Através do desenvolvimento e difusão da tecnologia do plantio direto, o Instituto Agronômico do Paraná (Iapar) conseguiu vencer um paradigma enraizado durante muito tempo nas práticas dos produtores rurais: a aragem e a gradagem da terra. Por anos, essas técnicas agrícolas levaram o solo do Estado junto com todos os agrotóxicos e agroquímicos nele aplicados para os rios paranaenses. Ao propor o plantio sobre a palha, sem revolvimento do solo, a instituição conseguiu não apenas o controle da erosão, mas também o aumento da produtividade.

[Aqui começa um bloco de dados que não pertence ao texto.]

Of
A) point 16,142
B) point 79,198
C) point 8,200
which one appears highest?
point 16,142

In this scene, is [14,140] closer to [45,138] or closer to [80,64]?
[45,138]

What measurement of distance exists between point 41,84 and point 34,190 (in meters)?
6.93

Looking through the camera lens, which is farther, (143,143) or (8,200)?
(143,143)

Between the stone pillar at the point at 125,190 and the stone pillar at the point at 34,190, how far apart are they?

''O Iapar é referência mundial em plantio direto'', comentou Antônio Costa, diretor técnico-científico do órgão que pesquisa a conservação dos recursos naturais do Estado desde 1976. Segundo o estudioso, a erosão causada por práticas agrícolas inadequadas não diz respeito apenas aos produtores. ''Quando a dona de casa abre a torneira e a água sai turva, tem problema na roça'', disse, explicando que, nesses casos, os dejetos foram levados aos rios pela erosão.

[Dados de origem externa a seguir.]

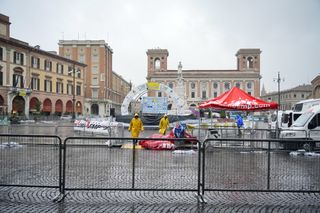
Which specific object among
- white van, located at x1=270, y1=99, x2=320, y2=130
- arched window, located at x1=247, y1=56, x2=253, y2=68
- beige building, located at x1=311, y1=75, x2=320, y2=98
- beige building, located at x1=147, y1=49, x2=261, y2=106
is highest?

Ao longo dos seus 32 anos de atividade, o Iapar não contribuiu apenas com a conservação dos solos. Nesse período, foram lançados no mercado mais de 100 cultivares de arroz, algodão, feijão, café, trigo, cereais de inverno e culturas alternativas. O zoneamento climático indica, para todo o Estado, as melhores épocas de plantio. O Programa de Recursos Naturais propõe o plantio de espécies florestais para produção de madeira e a preservação da mata em áreas de proteção permanente com possibilidade de exploração econômica. ''O plantio de seringueiras e palmitos, que podem ser comercializados, quebram a resistência do produtor em manter as reservas naturais'', disse.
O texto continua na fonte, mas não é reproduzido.